You mean “shouldn’t seem”, right? I can imagine that the study of moral philosophy could make the field seem less useful (experts on quantum mechanics, or Goedel’s theorem, generally view their subjects as less practical than new age authors do), but I don’t think that is what you are arguing.
Oh! Thank you. That’s a typo. I will fix it.
One argument for disciplinarity in the context of a non-instrumental approach to education is that the act of delving deeply into a subject matter is itself an intellectual skill, one which we expect liberally-educated adults to posses, and one which one learns by doing. This does not address whether our contemporary set of disciplines is optimal in any way, as long as there is some set of disciplines within which a student can delve deeply.

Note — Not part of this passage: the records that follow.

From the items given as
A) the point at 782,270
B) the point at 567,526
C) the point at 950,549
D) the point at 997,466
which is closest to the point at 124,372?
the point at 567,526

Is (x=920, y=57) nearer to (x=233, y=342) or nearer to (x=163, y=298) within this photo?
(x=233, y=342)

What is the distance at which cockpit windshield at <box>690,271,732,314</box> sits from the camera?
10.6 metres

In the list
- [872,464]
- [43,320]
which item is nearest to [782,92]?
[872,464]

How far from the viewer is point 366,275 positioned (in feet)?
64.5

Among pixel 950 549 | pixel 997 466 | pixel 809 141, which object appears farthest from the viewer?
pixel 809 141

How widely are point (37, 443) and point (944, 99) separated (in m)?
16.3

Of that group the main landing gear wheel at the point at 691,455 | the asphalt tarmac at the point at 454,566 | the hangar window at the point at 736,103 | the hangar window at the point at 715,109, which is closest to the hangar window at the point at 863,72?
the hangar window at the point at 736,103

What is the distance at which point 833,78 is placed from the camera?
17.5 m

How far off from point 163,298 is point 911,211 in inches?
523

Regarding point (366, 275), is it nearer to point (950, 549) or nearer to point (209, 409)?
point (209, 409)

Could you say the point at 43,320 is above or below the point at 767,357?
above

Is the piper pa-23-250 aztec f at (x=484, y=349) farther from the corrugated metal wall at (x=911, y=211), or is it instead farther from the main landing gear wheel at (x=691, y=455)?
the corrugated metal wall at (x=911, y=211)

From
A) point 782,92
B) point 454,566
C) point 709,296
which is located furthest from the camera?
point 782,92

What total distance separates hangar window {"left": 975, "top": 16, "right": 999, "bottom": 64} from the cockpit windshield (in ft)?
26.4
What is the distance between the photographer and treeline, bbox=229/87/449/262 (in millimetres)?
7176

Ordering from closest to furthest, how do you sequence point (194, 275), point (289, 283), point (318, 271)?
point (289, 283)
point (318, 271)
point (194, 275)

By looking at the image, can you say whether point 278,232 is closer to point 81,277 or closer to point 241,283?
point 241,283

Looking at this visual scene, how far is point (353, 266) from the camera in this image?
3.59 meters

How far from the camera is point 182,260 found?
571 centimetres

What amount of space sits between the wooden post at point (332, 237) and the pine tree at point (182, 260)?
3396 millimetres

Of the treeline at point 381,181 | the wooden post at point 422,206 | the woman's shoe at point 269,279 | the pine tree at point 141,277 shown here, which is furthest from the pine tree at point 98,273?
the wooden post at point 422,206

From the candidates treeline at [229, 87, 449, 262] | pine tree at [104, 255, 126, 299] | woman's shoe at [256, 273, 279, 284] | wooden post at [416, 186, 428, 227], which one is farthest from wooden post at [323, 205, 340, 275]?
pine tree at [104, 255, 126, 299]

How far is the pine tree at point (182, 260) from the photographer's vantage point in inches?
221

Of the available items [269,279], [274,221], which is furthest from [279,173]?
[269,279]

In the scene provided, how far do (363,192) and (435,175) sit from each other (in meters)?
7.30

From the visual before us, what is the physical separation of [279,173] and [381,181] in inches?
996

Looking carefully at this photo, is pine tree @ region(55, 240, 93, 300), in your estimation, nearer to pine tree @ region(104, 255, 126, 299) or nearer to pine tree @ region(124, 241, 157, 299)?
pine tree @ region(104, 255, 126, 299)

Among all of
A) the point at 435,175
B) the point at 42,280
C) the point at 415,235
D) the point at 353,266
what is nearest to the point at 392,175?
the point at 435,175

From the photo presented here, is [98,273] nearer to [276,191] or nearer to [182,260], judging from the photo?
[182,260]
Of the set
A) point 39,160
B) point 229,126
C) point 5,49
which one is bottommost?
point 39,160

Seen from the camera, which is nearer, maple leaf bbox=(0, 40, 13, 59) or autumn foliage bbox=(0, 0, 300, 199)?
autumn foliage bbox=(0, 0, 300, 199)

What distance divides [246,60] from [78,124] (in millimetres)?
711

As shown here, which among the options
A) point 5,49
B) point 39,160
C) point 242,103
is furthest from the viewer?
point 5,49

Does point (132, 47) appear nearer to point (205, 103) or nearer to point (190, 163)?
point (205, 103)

I’ve always felt that this is a false dichotomy. The liberal arts (narrowly construed to leave out math and some of the sciences) provide “career-ready skills”. An engineer works with clients who are usually regular citizens (city council, business owners, developers) or for a boss who is often not an engineer. Writing and presentation skills, as well as social knowledge, are critical at that level. Similarly, a doctor has to relate to patients, not just other doctors.
Maybe faculty from the “other side” need to go to alumni meetings for the engineering or medical college and see what those folks say after 10 or 20 years on the job and build that into their thinking about how to improve the quality of the people who graduate from their university.
The problem is what is a “better person”? Those hooligans that ran secret prison torture camps in Europe after 9/11 that came from US higher education from an institution that believes it only recruits the “best and brightest” (the CIA amongst others)? Is this the genteel elite? “… the study of history can teach empathy …” Only to those who might one day be in need of it. The US traditionally sees itself as invincible and thus its elites, q.v. the export of “democracy” to e.g. Iraq, have no notion of empathy as other, smaller and less equipped, communities have. But even inside – the US with its world-wide record in prison population should seriously consider if the “soft underbelly” in its higher education is not actually a thick layer of mold.